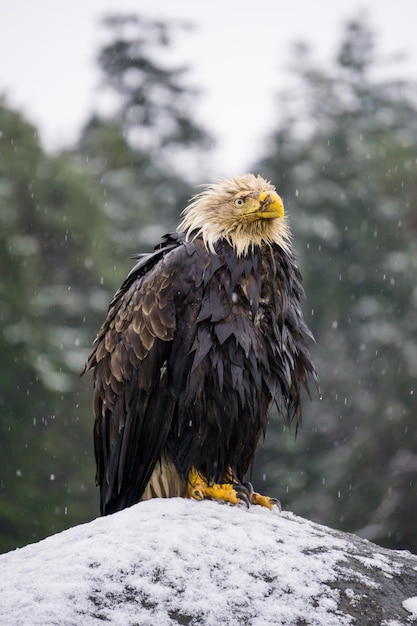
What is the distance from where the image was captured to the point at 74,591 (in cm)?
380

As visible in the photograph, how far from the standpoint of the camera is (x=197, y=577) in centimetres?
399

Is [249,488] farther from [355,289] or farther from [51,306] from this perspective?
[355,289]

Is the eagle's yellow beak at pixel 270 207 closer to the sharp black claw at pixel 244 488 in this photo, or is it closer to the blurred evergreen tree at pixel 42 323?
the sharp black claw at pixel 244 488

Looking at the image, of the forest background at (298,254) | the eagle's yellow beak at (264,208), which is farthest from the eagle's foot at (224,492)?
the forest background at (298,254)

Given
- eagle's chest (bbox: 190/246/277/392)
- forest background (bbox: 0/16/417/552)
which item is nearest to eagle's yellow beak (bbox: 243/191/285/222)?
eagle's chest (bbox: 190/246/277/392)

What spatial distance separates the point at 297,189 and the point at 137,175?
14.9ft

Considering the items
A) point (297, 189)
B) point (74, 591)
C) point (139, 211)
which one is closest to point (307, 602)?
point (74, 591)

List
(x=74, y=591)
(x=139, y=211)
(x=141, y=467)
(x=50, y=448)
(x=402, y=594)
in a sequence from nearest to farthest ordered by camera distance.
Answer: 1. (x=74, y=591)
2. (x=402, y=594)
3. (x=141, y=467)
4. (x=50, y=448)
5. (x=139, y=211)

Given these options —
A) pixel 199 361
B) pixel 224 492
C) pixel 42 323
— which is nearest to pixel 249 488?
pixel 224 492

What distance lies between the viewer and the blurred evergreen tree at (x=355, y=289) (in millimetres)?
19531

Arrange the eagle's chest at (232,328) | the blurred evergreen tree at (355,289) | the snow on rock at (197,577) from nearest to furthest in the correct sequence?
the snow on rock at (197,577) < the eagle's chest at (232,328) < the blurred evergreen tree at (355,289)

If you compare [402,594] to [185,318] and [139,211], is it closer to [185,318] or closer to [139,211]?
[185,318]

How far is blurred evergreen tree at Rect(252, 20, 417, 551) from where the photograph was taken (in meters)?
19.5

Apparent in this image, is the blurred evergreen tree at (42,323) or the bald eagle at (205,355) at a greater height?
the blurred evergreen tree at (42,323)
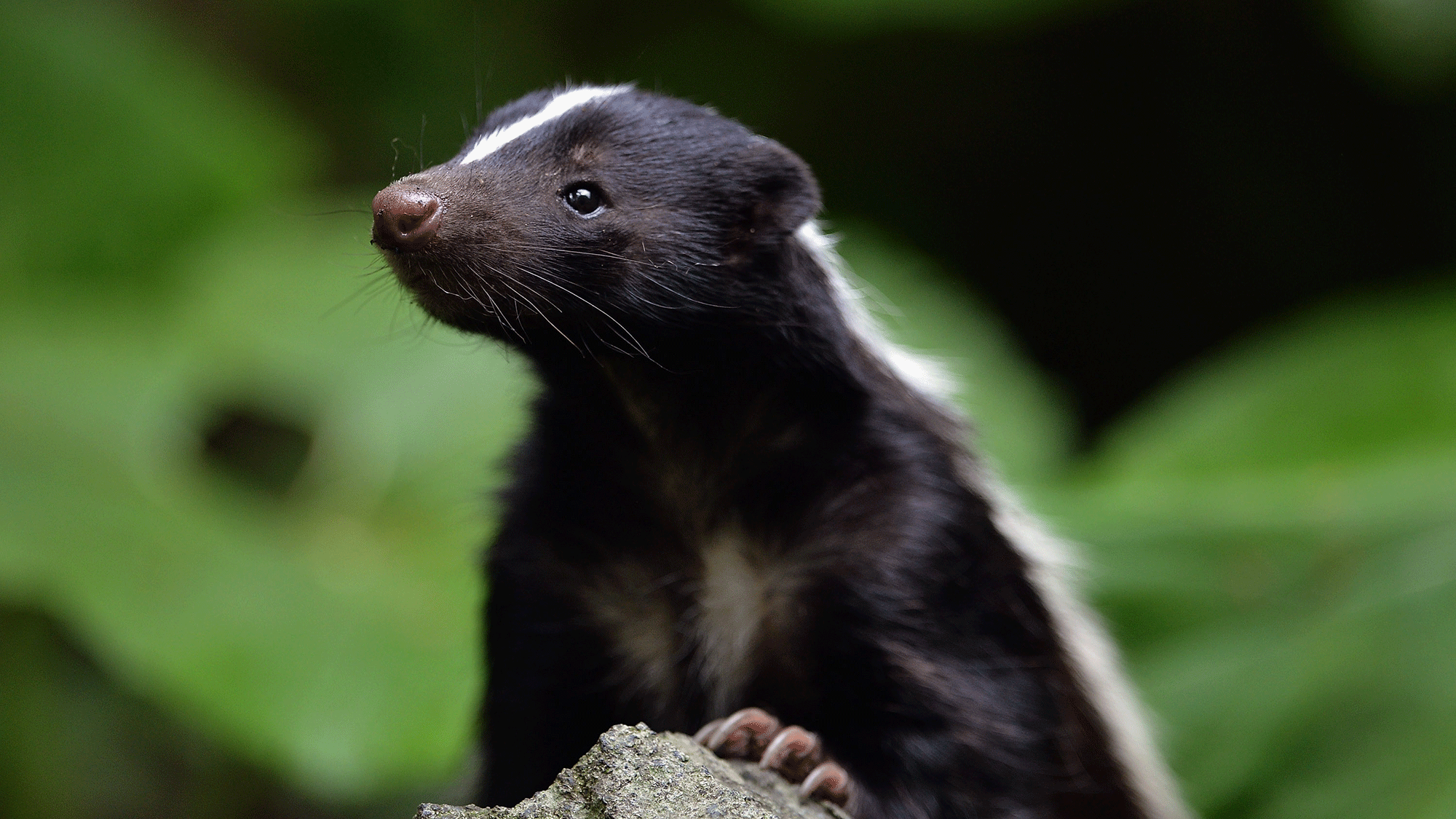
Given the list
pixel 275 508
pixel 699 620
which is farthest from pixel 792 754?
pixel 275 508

§

What is needed — Please rewrite all the records above, changing every "eagle's yellow beak" to "eagle's hooked beak" and keeping everything else the same. Omit the pictures from your answer.

Written solution —
What is the distance from where the image was captured to the point at 74,591 (in cm)?
380

As visible in the photograph, how far from the standpoint of the camera is (x=197, y=577) in centimetres?
399

Is [249,488] farther from [355,289] or farther from [51,306] from this perspective?
[355,289]

Is the eagle's hooked beak at pixel 270 207 closer to the sharp black claw at pixel 244 488 in this photo, or is it closer to the blurred evergreen tree at pixel 42 323?
the sharp black claw at pixel 244 488

Looking at the image, of the forest background at (298,254) | the eagle's hooked beak at (264,208), which is farthest from the eagle's foot at (224,492)?
the forest background at (298,254)

Given
- eagle's chest (bbox: 190/246/277/392)
- forest background (bbox: 0/16/417/552)
which item is nearest to eagle's hooked beak (bbox: 243/191/285/222)?
eagle's chest (bbox: 190/246/277/392)

What spatial distance separates the point at 297,189 and the point at 137,175?
14.9ft

Considering the items
A) point (297, 189)
B) point (74, 591)
C) point (139, 211)
which one is closest to point (307, 602)?
point (74, 591)

List
(x=74, y=591)
(x=139, y=211)
(x=141, y=467)
(x=50, y=448)
(x=402, y=594)
in a sequence from nearest to farthest ordered by camera distance.
Answer: 1. (x=74, y=591)
2. (x=402, y=594)
3. (x=141, y=467)
4. (x=50, y=448)
5. (x=139, y=211)

Given these options —
A) pixel 199 361
B) pixel 224 492
C) pixel 42 323
— which is nearest to pixel 249 488?
pixel 224 492

What distance lies between the viewer and the blurred evergreen tree at (x=355, y=289) (in millimetres)?
19531

Arrange the eagle's chest at (232,328) | the blurred evergreen tree at (355,289) | the snow on rock at (197,577) from nearest to furthest in the correct sequence?
the snow on rock at (197,577) < the eagle's chest at (232,328) < the blurred evergreen tree at (355,289)

If you compare [402,594] to [185,318] and [139,211], is it closer to [185,318] or closer to [139,211]?
[185,318]

How far is blurred evergreen tree at Rect(252, 20, 417, 551) from where the photograph was taken (in meters)?
19.5

Apparent in this image, is the blurred evergreen tree at (42,323) or the bald eagle at (205,355) at a greater height?
the blurred evergreen tree at (42,323)
Given the list
pixel 275 508
pixel 699 620
which is farthest from pixel 792 754?
pixel 275 508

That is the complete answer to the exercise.